If you happen to see in the Champs-Elysees
one of those charming little low carriages called
‘escargots,’ lined with gray silk and
trimmed with blue, and containing a pretty young woman
whom you admire because her face is wreathed in innumerable
fair curls, her eyes luminous as forget-me-nots and
filled with love; if you see her bending slightly
towards a fine young man, and, if you are, for a moment,
conscious of envy—pause and reflect that
this handsome couple, beloved of God, have paid their
quota to the sorrows of life in times now past.
These married lovers are the Vicomte de Portenduere
and his wife. There is not another such home in
Paris as theirs.
“It is the sweetest happiness
I have ever seen,” said the Comtesse de l’Estorade,
speaking of them lately.
Bless them, therefore, and be not
envious; seek an Ursula for yourselves, a young girl
brought up by three old men, and by the best of all
mothers—adversity.
Goupil, who does service to everybody
and is justly considered the wittiest man in Nemours,
has won the esteem of the little town, but he is punished
in his children, who are rickety and hydrocephalous.

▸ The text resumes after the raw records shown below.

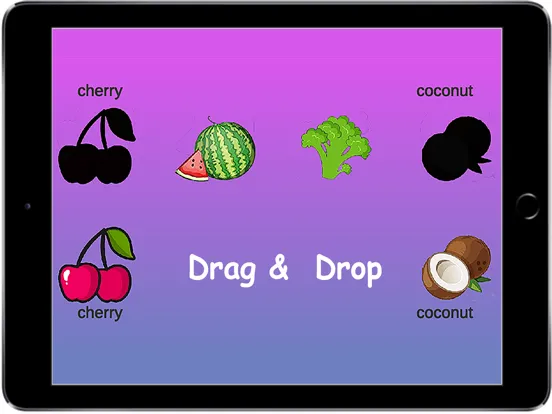 Autism Learning Tools iPad  Screenshots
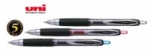 Długopis żelowy SIGNO UMN-207 Uni ball, zielony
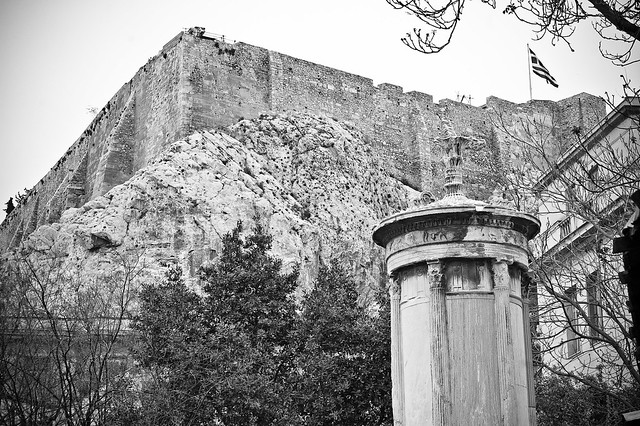 Lysicrates Monument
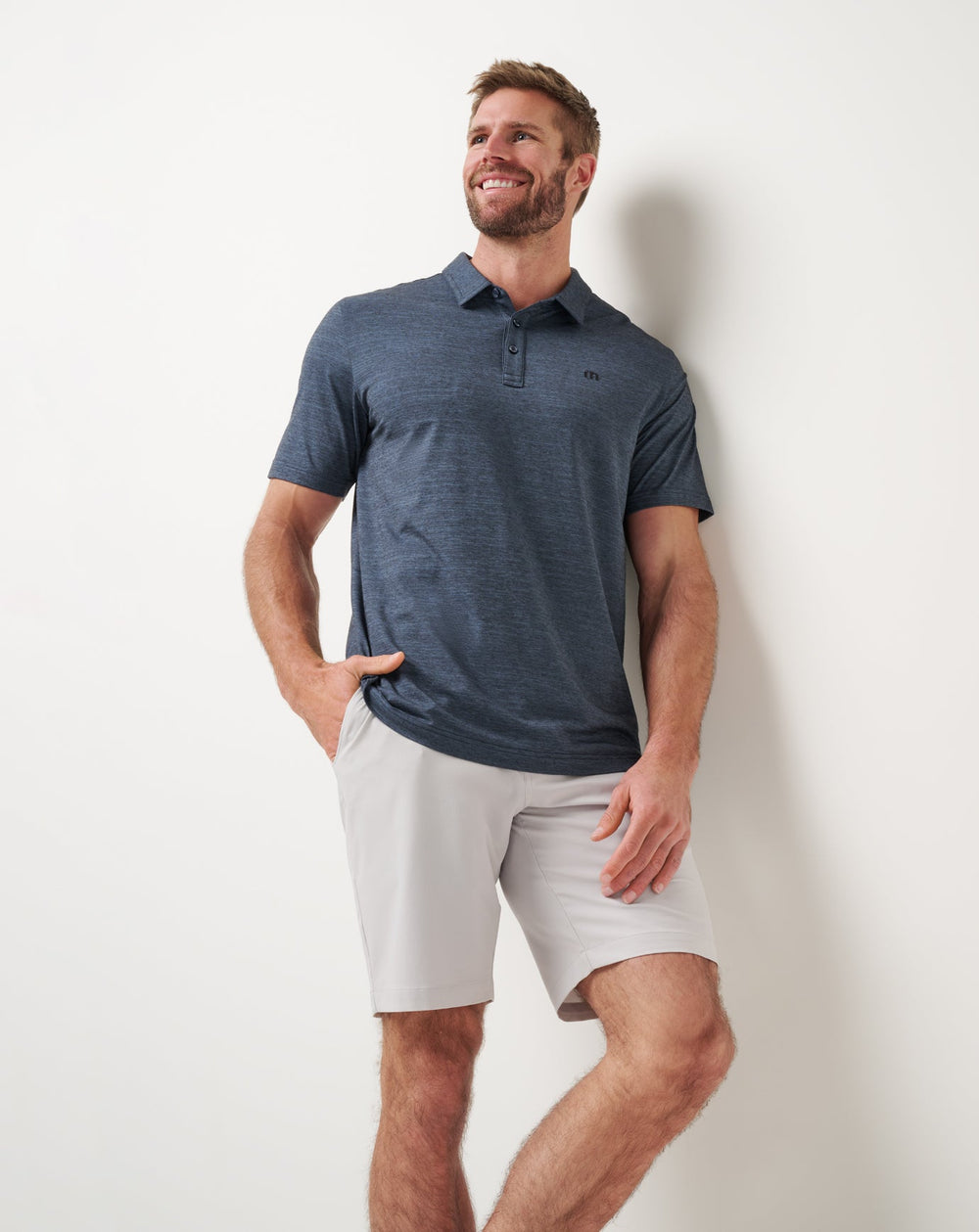 Wanderlust Short 9In Men|Golf/Micro Chip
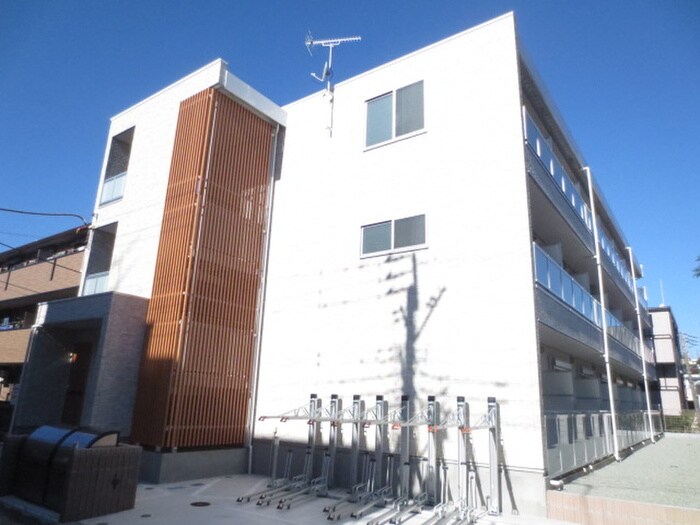 物件外観写真1　(外観写真)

Dionis, his predecessor, flourishes in the Chamber
of Deputies, of which he is one of the finest ornaments,
to the great satisfaction of the king of the French,
who sees Madame Dionis at all his balls. Madame
Dionis relates to the whole town of Nemours the particulars
of her receptions at the Tuileries and the splendor
of the court of the king of the French. She lords
it over Nemours by means of the throne, which therefore
must be popular in the little town.
Bongrand is chief-justice of the court
of appeals at Melun. His son is in the way of
becoming an honest attorney-general.
Madame Cremiere continues to make
her delightful speeches. On the occasion of her
daughter’s marriage, she exhorted her to be the
working caterpillar of the household, and to look into
everything with the eyes of a sphinx. Goupil
is making a collection of her “slapsus-linquies,”
which he calls a Cremiereana.
“We have had the great sorrow
of losing our good Abbe Chaperon,” said the
Vicomtesse de Portenduere this winter—having
nursed him herself during his illness. “The
whole canton came to his funeral. Nemours is
very fortunate, however, for the successor of that
dear saint is the venerable cure of Saint-Lange.”